Catherine Irving (born 1990) is a New Zealand model and beauty pageant titleholder. She was crowned Miss Wanganui 2009 and went on to compete in and win Miss Earth New Zealand 2009, an annual national beauty pageant promoting environmental awareness. Irving represented New Zealand in the Miss Earth 2009.

==Background==
Irving is the youngest of seven children all born and brought up in the small country town of Waverly, Wanganui, New Zealand. Irving's mother is of Spanish descent and her father, Sid Irving, is of Māori (the indigenous Polynesian people of New Zealand) and Pākehā or European heritage. She studied communications and public relations at the Massey University in Palmerston North. She has toured New Zealand with a Hip Hop and Salsa dance troupe and regularly teaches salsa to children in Waverley.

==Pageants==

===Miss Earth New Zealand 2009===
Irving was declared Miss Earth New Zealand 2009 in Auckland on 5 September 2009. She was the fifth Manawatū-Whanganui resident to be declared Miss Earth New Zealand in six years.
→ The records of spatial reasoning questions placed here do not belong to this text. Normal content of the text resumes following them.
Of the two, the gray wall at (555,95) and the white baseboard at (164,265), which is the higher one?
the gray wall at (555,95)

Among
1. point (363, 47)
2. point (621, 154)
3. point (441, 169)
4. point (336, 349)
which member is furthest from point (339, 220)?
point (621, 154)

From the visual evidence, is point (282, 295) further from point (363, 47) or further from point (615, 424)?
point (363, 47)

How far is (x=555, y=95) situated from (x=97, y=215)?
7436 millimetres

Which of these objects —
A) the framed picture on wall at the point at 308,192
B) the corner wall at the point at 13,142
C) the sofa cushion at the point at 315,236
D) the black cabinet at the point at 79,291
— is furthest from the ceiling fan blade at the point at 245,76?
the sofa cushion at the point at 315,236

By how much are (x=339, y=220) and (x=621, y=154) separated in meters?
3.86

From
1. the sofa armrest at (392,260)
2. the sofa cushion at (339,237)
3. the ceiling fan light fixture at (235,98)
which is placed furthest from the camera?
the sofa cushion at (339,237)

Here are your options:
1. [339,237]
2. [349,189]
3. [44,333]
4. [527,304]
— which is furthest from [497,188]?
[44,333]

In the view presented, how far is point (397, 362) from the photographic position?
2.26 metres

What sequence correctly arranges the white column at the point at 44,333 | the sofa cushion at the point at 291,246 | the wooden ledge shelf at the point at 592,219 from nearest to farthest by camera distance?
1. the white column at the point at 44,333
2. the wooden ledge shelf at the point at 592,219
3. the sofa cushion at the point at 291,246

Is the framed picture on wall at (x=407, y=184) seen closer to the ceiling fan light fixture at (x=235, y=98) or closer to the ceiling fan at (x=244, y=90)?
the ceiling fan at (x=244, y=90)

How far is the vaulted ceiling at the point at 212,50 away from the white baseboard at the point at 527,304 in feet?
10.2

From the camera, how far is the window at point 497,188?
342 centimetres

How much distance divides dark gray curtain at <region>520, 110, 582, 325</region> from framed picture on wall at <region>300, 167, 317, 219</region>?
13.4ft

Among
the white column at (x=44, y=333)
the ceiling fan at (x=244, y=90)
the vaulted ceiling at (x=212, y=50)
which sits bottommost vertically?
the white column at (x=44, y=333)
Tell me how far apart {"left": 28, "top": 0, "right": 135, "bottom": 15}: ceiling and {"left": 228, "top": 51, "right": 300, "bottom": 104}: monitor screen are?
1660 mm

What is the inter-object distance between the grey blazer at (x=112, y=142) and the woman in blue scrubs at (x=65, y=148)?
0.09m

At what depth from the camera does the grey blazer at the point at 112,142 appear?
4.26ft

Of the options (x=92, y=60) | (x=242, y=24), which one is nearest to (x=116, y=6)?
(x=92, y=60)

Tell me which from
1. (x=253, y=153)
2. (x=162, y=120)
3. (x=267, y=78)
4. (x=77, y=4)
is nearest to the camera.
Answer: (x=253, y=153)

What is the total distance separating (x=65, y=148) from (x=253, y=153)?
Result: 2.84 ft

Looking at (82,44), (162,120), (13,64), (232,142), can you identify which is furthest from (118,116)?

In the last round of the Miss Earth New Zealand 2009 competition, she was asked in the final question and answer segment, "If there was one famous New Zealander you could talk to, who would it be?" She replied: "John Key because he's the one who has the most influence in New Zealand and is making the decisions. I'd ask him what he plans to do about a number of environmental issues like recycling and carbon emissions."

===Miss Earth 2009===
Irving represented New Zealand in the 9th edition of Miss Earth, which was held at the Boracay Convention Center in the Philippines between 1–22 November 2009.

==Cameos==
Catherine Irving appeared in an episode of TV3's 'Missing Pieces' as an extra working in the Wanganui gym.